Comment by TheRoque

5 days ago

So when should we start to be worried, as developers ? Like, I don't use these tools yet for cost + security. But you can see it's getting there, mostly. It could take a day before to find a complex algorithm, understand it, and implement it to your code, now you can just ask an AI to do it for you and it could succeed in a few minutes. How long before the amount of engineers needed to maintaint a product is divived by 2 ? By 10 ? How about all the boring dev jobs that were previously needed, but not so much anymore ? Like, basic CRUD applications. It's seriously worrying, I don't really know what to think.

Here's an alternative way to think about that: how long until the value I can deliver as a developer goes up by a factor of 2, or a factor of 10?

How many companies that previously would never have dreamed of commissioning custom software are now going to be in the market for it, because they don't have to spend hundreds of thousands of dollars and wait 6 months just to see if their investment has a chance of paying off or not?

  • The value you can deliver doesn't necessarily correlate with your compensation, though

    Cleaning staff also offer a business a huge amount of value. No-one wants to eat at a restaurant that's dirty and stinks. Unfortunately the staff aren't paid very well

    • depends if you’ll still need skills to deliver or if it will be something anyone with some interest is able to learn in few months

  • The thing is that the world is already flooded by software, games, websites, everyone is just battling for attention. The demand for developers cannot rise if consumers have a limited amount of money and time anyways.

    • Not everything is entertainment. Some software is useful, but buggy or poorly designed.

      Yesterday, I was using a slow and poorly organized web app with a fantastic public-facing API server. In one day, I vibe coded an app to provide me with a custom frontend for a use case I cared about, faster and better organized than the official app, and I deployed it to cloud "Serverless" hosting. It used a NodeJS framework and a CSS system I have never learned, and talked to an API I never learned. AI did all the research to find the toolkits and frameworks to use. AI chose the UI layout, color scheme, icons, etc. AI rearranged the UI per my feedback. It added an API debug console and an in-app console log. An AI chatbot helped me investigate bugs and find workarounds. While I was testing the app and generating a punchlist of fix requests, AI was coding the improvements from my previous batch of requests.

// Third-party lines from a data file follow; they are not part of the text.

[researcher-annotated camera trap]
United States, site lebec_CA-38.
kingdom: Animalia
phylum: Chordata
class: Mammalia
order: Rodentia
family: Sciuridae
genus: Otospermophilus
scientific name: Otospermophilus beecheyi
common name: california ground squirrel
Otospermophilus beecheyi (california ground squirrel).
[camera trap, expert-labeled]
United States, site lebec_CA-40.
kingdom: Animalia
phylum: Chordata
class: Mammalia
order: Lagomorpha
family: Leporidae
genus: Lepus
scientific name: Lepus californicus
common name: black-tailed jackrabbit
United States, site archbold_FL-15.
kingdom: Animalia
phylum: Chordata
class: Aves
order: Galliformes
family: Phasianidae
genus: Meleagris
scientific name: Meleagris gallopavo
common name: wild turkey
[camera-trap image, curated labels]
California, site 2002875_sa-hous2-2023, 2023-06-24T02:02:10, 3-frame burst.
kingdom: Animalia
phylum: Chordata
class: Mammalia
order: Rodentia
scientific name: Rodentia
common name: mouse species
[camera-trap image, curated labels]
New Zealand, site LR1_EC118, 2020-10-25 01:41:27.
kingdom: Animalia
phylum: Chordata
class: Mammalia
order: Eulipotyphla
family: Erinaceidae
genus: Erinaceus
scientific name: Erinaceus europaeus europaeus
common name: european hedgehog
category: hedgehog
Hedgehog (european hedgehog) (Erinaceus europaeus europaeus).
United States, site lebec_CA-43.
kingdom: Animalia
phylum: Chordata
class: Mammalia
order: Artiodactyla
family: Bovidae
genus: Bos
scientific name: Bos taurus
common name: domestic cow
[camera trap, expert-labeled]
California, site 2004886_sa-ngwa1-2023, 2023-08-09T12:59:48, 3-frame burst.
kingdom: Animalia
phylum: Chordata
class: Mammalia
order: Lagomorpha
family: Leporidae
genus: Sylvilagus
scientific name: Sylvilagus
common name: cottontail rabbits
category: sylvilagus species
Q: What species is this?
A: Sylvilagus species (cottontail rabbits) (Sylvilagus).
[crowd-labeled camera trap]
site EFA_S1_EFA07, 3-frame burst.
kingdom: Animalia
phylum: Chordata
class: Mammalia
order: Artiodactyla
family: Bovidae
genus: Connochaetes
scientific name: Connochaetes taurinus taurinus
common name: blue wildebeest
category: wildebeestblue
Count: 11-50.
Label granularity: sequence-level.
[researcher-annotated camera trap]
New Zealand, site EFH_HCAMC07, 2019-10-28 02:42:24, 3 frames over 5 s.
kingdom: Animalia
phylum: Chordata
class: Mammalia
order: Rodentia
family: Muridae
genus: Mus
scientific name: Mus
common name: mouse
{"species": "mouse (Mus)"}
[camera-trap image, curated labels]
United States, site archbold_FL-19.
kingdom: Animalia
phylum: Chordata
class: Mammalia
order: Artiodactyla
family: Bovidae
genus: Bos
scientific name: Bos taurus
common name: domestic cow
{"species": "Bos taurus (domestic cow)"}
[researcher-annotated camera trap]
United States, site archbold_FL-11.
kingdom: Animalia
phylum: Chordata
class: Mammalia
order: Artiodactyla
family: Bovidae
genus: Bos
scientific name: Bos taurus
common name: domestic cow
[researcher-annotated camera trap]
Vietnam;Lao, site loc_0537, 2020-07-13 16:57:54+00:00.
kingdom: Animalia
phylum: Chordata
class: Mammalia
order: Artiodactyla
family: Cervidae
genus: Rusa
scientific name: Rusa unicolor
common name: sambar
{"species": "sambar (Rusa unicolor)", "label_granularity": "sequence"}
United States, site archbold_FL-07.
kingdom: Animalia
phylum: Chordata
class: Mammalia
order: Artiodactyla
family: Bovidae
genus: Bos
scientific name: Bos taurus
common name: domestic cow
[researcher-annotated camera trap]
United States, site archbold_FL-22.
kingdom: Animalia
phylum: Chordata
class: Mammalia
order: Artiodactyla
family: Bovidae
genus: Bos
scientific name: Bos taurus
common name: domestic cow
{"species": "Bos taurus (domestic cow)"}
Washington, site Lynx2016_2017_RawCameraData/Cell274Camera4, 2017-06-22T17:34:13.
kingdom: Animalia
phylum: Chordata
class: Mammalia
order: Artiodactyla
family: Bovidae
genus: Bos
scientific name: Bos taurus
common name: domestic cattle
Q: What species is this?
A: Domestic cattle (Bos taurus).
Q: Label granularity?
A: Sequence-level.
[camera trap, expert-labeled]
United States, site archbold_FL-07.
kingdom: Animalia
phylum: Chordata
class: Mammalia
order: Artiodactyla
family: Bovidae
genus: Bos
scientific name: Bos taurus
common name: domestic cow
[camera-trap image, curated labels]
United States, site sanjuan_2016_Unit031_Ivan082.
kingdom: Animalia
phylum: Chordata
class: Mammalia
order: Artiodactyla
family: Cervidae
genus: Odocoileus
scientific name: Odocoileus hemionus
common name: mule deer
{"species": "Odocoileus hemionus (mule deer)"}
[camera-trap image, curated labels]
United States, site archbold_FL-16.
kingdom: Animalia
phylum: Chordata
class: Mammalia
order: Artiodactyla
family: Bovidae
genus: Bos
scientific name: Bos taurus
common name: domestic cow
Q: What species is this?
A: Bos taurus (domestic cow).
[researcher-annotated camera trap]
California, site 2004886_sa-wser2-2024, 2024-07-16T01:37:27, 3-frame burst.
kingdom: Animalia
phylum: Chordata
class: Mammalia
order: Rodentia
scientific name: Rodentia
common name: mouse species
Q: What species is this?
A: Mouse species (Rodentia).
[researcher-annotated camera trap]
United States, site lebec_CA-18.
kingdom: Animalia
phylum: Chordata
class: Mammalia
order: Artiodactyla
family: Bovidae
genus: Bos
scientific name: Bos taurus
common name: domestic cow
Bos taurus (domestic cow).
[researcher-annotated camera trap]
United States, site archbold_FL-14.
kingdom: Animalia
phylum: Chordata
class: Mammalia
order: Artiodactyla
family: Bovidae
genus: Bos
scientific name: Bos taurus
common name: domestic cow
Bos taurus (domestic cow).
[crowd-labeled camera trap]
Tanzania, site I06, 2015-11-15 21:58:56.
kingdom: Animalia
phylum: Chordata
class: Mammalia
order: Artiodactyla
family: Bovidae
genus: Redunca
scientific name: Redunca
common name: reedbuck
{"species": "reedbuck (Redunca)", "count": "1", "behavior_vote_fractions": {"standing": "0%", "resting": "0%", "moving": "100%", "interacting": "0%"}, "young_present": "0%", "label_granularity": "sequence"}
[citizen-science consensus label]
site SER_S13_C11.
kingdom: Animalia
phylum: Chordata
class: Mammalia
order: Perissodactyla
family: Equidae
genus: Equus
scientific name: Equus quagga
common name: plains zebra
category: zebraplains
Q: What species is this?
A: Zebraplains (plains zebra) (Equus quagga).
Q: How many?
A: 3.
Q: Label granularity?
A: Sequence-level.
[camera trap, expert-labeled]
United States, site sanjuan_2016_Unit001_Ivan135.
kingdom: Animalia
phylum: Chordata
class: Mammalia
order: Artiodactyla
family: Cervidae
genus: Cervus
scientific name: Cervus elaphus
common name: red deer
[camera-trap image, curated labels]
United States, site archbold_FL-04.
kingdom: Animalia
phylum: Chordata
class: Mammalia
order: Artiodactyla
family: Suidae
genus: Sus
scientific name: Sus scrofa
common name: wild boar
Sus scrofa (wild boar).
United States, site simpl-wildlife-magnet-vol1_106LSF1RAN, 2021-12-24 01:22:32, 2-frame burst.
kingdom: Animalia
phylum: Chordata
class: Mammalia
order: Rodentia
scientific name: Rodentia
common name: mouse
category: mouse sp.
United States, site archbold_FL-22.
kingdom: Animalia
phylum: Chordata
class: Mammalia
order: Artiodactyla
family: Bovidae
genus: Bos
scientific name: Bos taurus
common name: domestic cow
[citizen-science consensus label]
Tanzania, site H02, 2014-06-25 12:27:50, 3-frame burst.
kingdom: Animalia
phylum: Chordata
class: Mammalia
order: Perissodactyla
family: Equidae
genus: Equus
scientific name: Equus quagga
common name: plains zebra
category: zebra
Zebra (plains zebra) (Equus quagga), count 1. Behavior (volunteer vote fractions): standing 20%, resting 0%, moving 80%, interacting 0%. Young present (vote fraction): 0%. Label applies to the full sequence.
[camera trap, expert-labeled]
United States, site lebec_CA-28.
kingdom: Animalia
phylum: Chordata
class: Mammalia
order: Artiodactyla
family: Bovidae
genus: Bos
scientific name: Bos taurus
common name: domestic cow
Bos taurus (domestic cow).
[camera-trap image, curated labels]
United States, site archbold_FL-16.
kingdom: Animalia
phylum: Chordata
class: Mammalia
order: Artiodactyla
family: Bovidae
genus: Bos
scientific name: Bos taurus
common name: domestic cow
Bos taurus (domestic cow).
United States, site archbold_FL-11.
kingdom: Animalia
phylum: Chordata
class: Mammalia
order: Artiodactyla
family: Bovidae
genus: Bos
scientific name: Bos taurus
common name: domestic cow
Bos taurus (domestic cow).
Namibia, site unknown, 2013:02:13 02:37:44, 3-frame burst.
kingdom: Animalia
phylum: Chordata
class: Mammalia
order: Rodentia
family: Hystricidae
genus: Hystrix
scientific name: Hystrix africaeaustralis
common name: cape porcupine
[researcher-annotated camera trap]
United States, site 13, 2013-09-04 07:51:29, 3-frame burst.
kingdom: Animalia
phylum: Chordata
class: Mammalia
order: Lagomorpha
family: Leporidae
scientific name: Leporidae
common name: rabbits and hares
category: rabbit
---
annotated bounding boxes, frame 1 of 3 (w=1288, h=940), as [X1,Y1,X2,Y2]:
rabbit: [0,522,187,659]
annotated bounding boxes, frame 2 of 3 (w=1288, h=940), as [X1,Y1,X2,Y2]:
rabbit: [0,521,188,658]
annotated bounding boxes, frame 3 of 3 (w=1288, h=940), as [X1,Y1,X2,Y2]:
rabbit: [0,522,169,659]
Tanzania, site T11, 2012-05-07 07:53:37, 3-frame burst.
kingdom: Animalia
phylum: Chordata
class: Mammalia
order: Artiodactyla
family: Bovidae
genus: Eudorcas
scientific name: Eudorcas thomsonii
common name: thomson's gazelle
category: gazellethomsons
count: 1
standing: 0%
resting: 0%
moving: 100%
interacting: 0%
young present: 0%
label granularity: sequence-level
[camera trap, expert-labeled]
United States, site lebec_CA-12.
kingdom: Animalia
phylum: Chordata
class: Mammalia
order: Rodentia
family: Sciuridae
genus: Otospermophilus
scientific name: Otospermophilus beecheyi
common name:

The edit-compile-test cycle was just a test-test-test cycle until the app was satisfactory.

      0 lines of code or config written by me, except vibe instructions for features and debugging conversation.

      Is it production quality? No. Was it part of a giant hairy legacy enterprise code base? No. Did it solve a real need? Yes. Did it greatly benefit from being a greenfield standalone app that integrated with extremely well build 3rd party APIs and frameworks? Yes. Is it insecure as all heck thanks to NodeJS? Maybe.

      Could a proper developer review it and security-harden it? I believe so. Could a proper develop build the app without AI, including designing and redesigning and repeatedly looping back to the target user for feedback and coding and refactoring in less than a week? No.

      1 reply →

    • I’m less familiar with consumer facing stuff, but even in the last year I’ve seen projects that formerly would have been three people working over multiple sprints turn into something one person could do in an afternoon.

      There’s lots of caveats, it’s not everything, but we’re able now to skip a ton of steps. It takes less time now to build up he real software demo than it did before to make the PowerPoint that shows conceptually what the demo would be. In B2C anyway AI has provided a lot of lift.

      And I say that as someone generally very sceptical of current AI hype. There’s lots of charlatans but it’s not bs

I can make strong arguments for both "you dont need be worried at all anytime soon" and "we're screwed"

Truth is no-one has any idea. Just keep an eye on the job market - it's very unlikely anthing major will happen overnight

> So when should we start to be worried, as developers ?

I've been worrying ever since chatgpt 3 came out, it was shit at everything but it was amazing as well. And in the last 3 years the progress was incredible. I don't know if you "should" worry, worrying for the sake of it isn't helping much, but yes we should all be mentally prepared to the possibility we won't be able to make a living doing this X years from now. Could be 5, could be 10 , could be less than 5 even.

  • God, I’d love to once again be working at a company where coding speed mattered.

    Meanwhile in non-tech Bigcos the slow part of everything isn’t writing the code, it’s sorting out access and keys and who you’re even supposed to be talking to, and figuring out WTF people even want to build (and no, they can’t just prompt an LLM to do it because they can’t articulate it well, and don’t have any concept of what various technologies can and cannot do).

    The code is already like… 5% of the time, probably. Who gives a damn if that’s on average 2x as fast?

    • I agree that coding isn't all we do by if agentic A.I progresses far enough it can drastically reduce the amount of people you're supposed to talk to, figure out what they want to build etc. There'll be way fewer of those around - including some of us unfortunately.